View this story in the digital version of the 2020-21 Callboard magazine.
Beber credits her time in the MFA program with sharpening her writing, making her art more inclusive and emboldening her to reach out to others in the playwriting community. Twenty years after earning her degree, Beber remains a working playwright, as well as a poet, pianist and composer. Family dynamics are a frequent source of inspiration in her plays; her most recent off-Broadway production, Dear Jane, (2017), explored her fractured relationship with her twin sister.
The playwright thinks often of her USC family, too.
She established the Joan Beber Playwriting Award, to be given annually to an MFA in Dramatic Writing student who best fulfills the program’s mission — someone developing their craft and engaging society in a meaningful way.
“We’re so grateful that Joan created this award to support emerging playwrights as they prepare to transition into the profession,” says Velina Hasu Houston, who is a USC distinguished professor, director of the MFA in Dramatic Writing, head of undergraduate playwriting and resident playwright at SDA. “I particularly love that this award takes into account how one pursues their art to contribute to society in some way. In our rush to create fine artists, we sometimes leave behind the humanity of the artist. This award recognizes both aspects of the theatre maker.”
Second-year MFA Dramatic Writing student Katrina RiChard is the first recipient of the Joan Beber Playwriting Award. Before coming to USC, she spent 12 years in Chicago as a high school history teacher and professional stage actor. As her acting career progressed, she became frustrated by a scarcity of engaging and challenging roles, especially for women of color.
“I just got tired of seeing the same old things on stage,” RiChard says. “There weren’t a lot of roles that were nuanced, layered and complex, especially for Black women. So it became a charge to myself: If you want something different, you better write it.”
She fell in love with playwriting and eventually dedicated herself fully to the craft. RiChard entered the dramatic writing program in 2019. She says earning the Joan Beber Playwriting Award felt like a validation of her decision to pursue artistry full-time.

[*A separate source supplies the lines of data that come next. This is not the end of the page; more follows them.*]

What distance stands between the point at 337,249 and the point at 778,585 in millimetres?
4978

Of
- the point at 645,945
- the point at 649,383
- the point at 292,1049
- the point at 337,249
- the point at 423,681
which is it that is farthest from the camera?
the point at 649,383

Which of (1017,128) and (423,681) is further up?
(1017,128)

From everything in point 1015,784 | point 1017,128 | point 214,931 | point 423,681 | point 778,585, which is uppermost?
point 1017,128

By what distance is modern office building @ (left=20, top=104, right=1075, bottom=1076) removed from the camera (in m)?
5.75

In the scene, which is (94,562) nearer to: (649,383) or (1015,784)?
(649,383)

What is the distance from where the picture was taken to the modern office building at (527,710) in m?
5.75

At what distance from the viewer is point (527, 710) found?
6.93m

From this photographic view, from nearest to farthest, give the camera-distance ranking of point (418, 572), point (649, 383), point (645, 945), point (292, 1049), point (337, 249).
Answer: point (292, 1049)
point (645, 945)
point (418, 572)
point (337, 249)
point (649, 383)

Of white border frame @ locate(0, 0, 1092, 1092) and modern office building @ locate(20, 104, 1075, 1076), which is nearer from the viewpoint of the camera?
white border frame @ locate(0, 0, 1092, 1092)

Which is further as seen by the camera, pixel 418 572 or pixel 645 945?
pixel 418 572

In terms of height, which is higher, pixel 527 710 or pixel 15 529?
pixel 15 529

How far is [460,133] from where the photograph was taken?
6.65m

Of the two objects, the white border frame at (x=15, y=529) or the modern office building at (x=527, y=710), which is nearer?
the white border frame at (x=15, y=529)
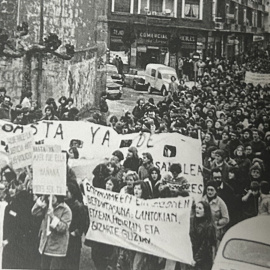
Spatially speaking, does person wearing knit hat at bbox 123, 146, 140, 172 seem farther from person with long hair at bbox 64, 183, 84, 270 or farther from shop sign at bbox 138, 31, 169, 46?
shop sign at bbox 138, 31, 169, 46

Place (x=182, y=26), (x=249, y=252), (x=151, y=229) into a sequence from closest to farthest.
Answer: (x=249, y=252)
(x=151, y=229)
(x=182, y=26)

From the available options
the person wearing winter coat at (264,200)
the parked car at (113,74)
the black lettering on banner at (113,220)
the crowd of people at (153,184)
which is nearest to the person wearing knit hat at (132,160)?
the crowd of people at (153,184)

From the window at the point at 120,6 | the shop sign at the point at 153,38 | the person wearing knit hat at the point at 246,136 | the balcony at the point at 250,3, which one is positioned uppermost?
the balcony at the point at 250,3

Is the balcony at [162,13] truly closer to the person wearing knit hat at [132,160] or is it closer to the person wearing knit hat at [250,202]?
the person wearing knit hat at [132,160]

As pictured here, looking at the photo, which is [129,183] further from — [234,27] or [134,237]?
[234,27]

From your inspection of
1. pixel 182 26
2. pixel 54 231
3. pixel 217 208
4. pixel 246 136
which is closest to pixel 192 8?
pixel 182 26

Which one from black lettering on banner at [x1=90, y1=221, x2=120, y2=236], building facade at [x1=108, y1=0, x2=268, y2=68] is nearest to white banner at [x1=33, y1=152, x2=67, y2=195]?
black lettering on banner at [x1=90, y1=221, x2=120, y2=236]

“Just the fact that they read my work and found value in it, that’s so affirming,” RiChard says. “As artists, it’s not about the awards themselves. It’s the affirmation. It’s knowing that someone else besides me gets what I’m trying to say. As artists, we make up these characters in our minds that talk to each other, we see colors and pictures that don’t yet exist, listen to these voices in our heads. So when someone outside of your mind — outside of this creative world you’ve imagined — says they see it, says they get it, that’s the affirmation we need.”
Winning the award also provided her with something just as valuable — financial peace of mind. As a first-year student, RiChard had three jobs: substitute teaching, driving a USC bus and working the graveyard shift as a picker at an Amazon warehouse. The award enabled her to drop the Amazon job, giving RiChard more time and energy to advance her craft.
“I’m so thankful Joan Beber created this award,” RiChard says. “The fact that she did this as an alumna shows that she knows the value of this program. This award speaks to the character of Joan Beber, of course, but it also speaks to the excellence of the MFA and what our faculty are doing here.”